The trans movement has a lot in common with other movements of mass social contagion. Unfortunately, the medical profession is not immune.

According to some enthralled commentators, the ascension of Donald Trump to the US presidency has heralded the death of woke. However, news of its death in Australia is greatly exaggerated.
The most bizarre symptom of this phenomenon is the mass social contagion that is the trans movement. It is rightly called a social contagion because, as psychologist Dianna Kenny points out in her new book, Gender Ideology, Social Contagion and the Making of a Transgender Generation, the trans movement has a lot in common with other movements of mass social contagion on a par with historical delusions.
Unfortunately the medical profession is not immune to this kind of false thinking, which spreads within a closed professional circle. The result for many children afflicted with gender dysphoria has been and will be disastrous.
Why would the Australian medical profession become involved in what is in fact a delusion? Why does the medical profession in Australia still use puberty blockers and cross-sex hormones on minors who have no idea about the future physical and psychological effects when this “affirmative treatment” largely has been abandoned in most of Europe and Britain? Why are some of these young people told they should take hormones to block puberty so they will have time to “think about transitioning” when it prolongs their immature dysphoric state? Why should a child of 14 even be allowed to make a decision that will irreversibly affect their fertility?
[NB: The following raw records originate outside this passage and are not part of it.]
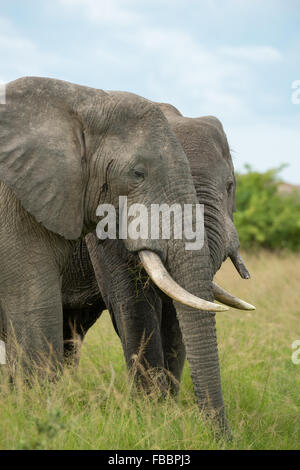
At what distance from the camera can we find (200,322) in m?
4.62

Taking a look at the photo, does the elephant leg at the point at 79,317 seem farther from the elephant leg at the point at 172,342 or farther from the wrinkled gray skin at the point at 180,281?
the elephant leg at the point at 172,342

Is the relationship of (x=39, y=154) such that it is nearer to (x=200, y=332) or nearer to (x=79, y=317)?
(x=200, y=332)

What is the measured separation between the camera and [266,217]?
60.6ft

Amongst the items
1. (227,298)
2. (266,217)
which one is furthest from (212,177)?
(266,217)

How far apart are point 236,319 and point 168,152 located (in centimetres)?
594

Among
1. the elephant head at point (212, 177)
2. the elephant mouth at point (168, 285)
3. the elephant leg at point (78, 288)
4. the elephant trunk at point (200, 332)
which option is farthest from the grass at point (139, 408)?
the elephant head at point (212, 177)

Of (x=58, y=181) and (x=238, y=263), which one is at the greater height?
(x=58, y=181)

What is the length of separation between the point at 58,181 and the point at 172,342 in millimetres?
2140

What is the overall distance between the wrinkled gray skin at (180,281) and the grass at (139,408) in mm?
288

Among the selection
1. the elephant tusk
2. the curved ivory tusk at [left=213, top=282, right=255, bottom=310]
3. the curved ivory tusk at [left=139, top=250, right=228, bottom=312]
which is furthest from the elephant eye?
the elephant tusk

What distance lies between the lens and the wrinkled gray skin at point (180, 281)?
463 cm

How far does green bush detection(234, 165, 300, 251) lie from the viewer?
720 inches

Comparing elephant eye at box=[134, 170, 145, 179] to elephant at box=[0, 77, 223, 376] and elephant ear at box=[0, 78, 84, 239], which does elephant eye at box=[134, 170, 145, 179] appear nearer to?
elephant at box=[0, 77, 223, 376]

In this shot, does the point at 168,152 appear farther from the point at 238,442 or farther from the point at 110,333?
the point at 110,333
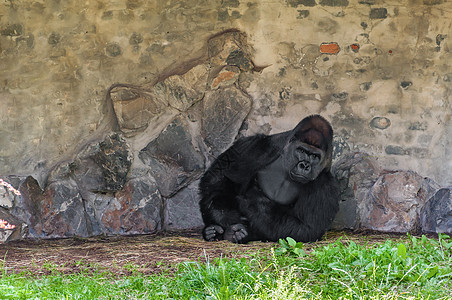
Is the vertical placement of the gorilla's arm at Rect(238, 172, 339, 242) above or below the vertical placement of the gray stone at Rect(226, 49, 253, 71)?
below

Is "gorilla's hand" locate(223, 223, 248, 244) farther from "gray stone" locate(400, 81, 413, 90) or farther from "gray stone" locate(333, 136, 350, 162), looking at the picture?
"gray stone" locate(400, 81, 413, 90)

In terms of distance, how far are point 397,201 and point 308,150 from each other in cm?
111

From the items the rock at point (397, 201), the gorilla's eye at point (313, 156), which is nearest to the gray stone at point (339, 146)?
the rock at point (397, 201)

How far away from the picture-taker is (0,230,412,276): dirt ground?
3869 mm

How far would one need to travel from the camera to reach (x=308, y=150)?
188 inches

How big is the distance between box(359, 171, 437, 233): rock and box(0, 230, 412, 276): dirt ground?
0.22 m

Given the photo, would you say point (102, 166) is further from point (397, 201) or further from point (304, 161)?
point (397, 201)

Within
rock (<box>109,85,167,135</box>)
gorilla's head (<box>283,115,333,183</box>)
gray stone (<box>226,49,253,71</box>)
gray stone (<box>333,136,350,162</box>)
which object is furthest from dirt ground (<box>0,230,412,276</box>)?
gray stone (<box>226,49,253,71</box>)

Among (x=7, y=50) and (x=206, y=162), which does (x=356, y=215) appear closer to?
(x=206, y=162)

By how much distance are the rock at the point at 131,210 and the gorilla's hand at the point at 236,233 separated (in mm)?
772

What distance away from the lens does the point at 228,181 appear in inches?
203

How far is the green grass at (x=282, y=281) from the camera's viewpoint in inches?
117

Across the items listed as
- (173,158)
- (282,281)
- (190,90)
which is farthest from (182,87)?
(282,281)

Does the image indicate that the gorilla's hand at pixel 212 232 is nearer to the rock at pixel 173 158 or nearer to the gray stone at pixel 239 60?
the rock at pixel 173 158
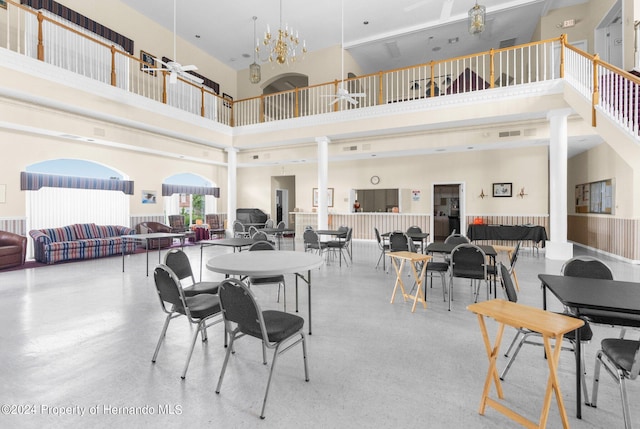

To try to sort out this mess, a conference on the future of youth gender medicine recently was held at NSW Parliament House in Sydney. It was attended by many members of the psychiatric and medical profession including Kenny, National Association of Practising Psychiatrists president Philip Morris and pediatrics professor John Whitehall, who reviewed the evidence of Britain’s damning Tavistock inquiry on side effects of blockers and hormones.
It is not the first time that some accepted theory of treatment has been harmful. Kenny gives many examples, such as when lobotomies were seen as an answer to many ills that were psychological.
However, the closure of the Tavistock clinic was the wake-up call, following a damning independent review led by Hilary Cass, a former president of the Royal College of Pediatrics and Child Health. Cass found “remarkably weak evidence” to support the use of puberty blockers and hormone treatments for gender-distressed children. So why is it so difficult for medical practitioners in Australia to get the message about this treatment? Whitehall’s review of the Tavistock inquiry concluded there was little evidence for benefit and a clanging silence on side effects of the affirmation model.

Why do gender clinics persist with this and not use more psychosocial therapy? The reason, according to Kenny, is that the medical profession has succumbed to a line of argument that is not medical but subtly ideological, the other part of this social contagion with a longer provenance than the latest woke manifestation.
Kenny gives a comprehensive timeline tracing the development of queer theory, the idea that is germane to the transsexual movement – that sex and gender, which are claimed to be fluid, should be decoupled. Kenny pinpoints the fad’s real beginning in the 1980s with philosophical deconstructionism, the rejection of observable reality. This led to queer theory, which decouples sex and gender, claiming that gender is an immutable subjective feeling that is also fluid. Queer theory also claims sex occurs on a spectrum.
The gender dysphoria definition replaced gender identity disorder in 2013. In the US it was ruled that the Affordable Care Act must cover transition surgery and the lower age limit of 12 for puberty blockers was abolished. This was followed by a rapid increase in referrals of children.
However, the Cass report turned things around. In 2023 the Gender Identity Service in Britain was closed and other European countries quickly changed policies on cross-sex hormones for the very young. But not in Australia.
Why? Trans identity is deeply embedded in our law, especially human rights, anti-discrimination and anti-vilification laws. To overturn the gender madness would mean changing a huge matrix of laws. However most sensible Australians would say: “Well, that is OK for adults, why are we still doing this to children?”
It is almost impossible to get therapy that is not affirming. Kenny already is being threatened by the ACT Human Rights Commission with anti-conversion therapy laws modified to cover gender identity.
It is illegal in most states and the ACT for concerned parents to take a confused child out of the state or territory for treatment. However, if the parent of a child as young as five is convinced the child has an opposite sex identity, they can get affirmative treatment, even ensuring that the child be treated as the opposite sex, and teachers must comply.
In the case of adolescents, relying on a shaky notion of Gillick competency, a child of 14 can say they want treatment to transition when many of them have a range of psychosocial problems, including autism and ADHD, not to mention collusion by fellow gender dysphoric kids. Kenny has called this phenomenon among adolescents “a cult” – an apt description.
We cannot keep doing this to children who have fallen prey to this latest social contagion, and the medical establishment must not abrogate its responsibility to them by continuing with dangerous puberty blockers and affirmative treatment.